DIRECTIONS FOR THIS TASK:
Repeat the records word for word, beginning at the line that contains "Out of the items" and continuing through the end of the records.

SUPPLIED RECORDS:
# # # # #
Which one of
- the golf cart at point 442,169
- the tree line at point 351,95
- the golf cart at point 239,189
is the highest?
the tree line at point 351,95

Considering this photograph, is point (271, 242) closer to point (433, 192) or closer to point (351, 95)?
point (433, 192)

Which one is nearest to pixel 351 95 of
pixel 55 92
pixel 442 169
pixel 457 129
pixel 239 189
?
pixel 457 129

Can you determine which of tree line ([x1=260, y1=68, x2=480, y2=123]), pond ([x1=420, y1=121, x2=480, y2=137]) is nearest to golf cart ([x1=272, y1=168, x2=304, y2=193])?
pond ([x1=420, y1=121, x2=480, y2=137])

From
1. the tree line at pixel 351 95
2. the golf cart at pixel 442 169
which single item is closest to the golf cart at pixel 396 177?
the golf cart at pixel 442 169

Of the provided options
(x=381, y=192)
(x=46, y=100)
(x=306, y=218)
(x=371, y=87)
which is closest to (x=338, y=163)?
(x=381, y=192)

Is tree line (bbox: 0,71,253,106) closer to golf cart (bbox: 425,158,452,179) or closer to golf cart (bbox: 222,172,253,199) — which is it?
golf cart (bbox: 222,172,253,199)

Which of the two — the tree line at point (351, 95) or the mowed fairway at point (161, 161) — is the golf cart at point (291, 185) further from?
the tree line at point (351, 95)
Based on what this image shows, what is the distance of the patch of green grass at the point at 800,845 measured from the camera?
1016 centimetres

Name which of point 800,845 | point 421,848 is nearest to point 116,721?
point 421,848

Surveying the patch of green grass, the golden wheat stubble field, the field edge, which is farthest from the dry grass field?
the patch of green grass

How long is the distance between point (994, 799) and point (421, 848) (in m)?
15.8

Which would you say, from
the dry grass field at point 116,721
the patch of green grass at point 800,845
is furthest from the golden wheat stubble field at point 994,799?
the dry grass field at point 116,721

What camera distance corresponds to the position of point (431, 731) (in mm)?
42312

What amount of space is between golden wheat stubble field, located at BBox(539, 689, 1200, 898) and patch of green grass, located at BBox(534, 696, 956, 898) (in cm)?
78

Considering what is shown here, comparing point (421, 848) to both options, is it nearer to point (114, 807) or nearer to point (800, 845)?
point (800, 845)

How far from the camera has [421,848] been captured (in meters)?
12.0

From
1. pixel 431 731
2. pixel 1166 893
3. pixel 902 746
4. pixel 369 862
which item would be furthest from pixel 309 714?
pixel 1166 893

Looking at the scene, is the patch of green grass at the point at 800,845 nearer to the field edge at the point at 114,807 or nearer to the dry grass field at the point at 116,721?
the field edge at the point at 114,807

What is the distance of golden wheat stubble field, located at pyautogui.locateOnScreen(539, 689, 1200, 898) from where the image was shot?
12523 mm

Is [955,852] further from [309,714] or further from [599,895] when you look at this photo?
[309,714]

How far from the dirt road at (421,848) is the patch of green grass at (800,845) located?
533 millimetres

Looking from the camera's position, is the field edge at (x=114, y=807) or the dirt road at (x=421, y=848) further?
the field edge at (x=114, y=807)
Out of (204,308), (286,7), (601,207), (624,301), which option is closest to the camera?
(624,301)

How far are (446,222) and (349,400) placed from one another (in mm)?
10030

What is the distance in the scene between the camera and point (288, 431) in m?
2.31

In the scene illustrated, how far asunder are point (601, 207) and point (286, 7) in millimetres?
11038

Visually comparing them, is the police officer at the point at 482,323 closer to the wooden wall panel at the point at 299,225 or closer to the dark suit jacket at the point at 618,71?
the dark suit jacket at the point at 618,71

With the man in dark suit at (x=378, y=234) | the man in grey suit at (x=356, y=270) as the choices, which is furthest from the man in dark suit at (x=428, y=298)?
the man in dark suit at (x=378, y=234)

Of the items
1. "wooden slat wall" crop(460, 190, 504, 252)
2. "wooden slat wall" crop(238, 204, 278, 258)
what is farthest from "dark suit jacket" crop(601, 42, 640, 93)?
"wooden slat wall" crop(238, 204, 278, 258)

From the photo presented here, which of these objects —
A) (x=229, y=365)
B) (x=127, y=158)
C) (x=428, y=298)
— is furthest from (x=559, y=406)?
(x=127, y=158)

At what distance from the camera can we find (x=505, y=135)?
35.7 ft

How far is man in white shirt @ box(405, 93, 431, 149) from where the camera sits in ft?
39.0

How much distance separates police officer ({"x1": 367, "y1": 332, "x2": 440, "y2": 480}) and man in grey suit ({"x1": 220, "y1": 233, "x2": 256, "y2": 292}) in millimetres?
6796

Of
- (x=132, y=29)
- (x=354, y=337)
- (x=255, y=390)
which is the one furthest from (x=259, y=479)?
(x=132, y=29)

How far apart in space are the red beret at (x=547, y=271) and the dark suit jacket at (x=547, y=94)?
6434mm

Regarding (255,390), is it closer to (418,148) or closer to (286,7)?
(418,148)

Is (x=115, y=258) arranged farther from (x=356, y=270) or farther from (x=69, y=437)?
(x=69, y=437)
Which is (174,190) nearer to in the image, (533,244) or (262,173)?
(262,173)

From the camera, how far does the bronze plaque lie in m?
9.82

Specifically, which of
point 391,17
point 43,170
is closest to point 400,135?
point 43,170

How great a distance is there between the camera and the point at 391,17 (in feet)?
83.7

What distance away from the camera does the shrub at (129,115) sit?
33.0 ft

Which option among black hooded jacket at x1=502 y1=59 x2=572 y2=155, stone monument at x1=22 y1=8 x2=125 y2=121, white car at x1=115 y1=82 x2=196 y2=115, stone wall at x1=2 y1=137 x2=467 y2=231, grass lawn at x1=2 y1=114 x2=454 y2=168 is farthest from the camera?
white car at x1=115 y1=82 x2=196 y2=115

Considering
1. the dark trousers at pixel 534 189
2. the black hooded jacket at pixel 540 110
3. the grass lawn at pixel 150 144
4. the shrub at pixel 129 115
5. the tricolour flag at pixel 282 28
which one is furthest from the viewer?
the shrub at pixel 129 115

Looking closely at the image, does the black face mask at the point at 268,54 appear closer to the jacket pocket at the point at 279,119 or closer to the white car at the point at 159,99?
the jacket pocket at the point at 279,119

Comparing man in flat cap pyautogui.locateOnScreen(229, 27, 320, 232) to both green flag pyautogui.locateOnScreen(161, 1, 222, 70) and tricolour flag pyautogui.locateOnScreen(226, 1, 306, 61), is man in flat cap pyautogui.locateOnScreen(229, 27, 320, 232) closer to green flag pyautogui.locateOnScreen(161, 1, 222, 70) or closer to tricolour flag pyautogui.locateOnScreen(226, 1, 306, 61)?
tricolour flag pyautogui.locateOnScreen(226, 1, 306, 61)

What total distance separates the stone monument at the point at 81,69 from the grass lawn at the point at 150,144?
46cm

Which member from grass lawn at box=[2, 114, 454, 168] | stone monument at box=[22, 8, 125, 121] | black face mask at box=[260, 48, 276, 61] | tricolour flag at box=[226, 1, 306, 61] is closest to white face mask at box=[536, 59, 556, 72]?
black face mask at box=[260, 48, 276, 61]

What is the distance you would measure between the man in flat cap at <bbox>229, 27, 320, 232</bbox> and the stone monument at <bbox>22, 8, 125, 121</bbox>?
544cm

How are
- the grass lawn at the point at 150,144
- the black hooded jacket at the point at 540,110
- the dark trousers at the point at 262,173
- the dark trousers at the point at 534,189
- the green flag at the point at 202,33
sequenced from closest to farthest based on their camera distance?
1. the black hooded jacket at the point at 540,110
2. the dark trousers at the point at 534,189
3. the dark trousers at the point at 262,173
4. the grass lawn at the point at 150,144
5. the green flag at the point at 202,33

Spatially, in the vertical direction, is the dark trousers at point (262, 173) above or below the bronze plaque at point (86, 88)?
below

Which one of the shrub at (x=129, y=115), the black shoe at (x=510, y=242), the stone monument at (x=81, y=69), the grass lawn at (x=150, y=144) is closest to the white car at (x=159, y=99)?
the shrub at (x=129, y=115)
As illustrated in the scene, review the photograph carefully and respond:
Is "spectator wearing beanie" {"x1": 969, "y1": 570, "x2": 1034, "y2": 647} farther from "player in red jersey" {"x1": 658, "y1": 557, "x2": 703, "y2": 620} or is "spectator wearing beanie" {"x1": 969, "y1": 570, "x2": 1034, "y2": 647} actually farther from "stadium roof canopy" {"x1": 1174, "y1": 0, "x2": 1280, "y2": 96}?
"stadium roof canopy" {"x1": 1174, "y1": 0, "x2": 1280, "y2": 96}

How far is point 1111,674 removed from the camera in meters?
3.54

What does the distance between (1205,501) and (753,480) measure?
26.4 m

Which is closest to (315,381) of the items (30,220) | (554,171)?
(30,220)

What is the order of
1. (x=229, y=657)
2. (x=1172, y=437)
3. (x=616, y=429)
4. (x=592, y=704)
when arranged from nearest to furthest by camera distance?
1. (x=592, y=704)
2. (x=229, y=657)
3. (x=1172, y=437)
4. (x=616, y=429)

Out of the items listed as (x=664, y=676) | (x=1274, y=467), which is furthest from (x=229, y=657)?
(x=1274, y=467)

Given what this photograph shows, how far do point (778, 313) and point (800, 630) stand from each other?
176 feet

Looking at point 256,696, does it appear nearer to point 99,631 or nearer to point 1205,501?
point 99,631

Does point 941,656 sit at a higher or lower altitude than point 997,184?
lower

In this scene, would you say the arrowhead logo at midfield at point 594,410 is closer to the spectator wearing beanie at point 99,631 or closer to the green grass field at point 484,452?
# # # # #
WRITTEN ANSWER:
Out of the items listed as (x=664, y=676) | (x=1274, y=467), which is furthest from (x=229, y=657)?
(x=1274, y=467)

Given what this photograph shows, how far do point (778, 313) and point (800, 630) stand from each other?
176 feet

Looking at point 256,696, does it appear nearer to point 99,631 or nearer to point 1205,501?
point 99,631

Does point 941,656 sit at a higher or lower altitude than point 997,184?
lower

In this scene, would you say the arrowhead logo at midfield at point 594,410 is closer to the spectator wearing beanie at point 99,631 or closer to the green grass field at point 484,452?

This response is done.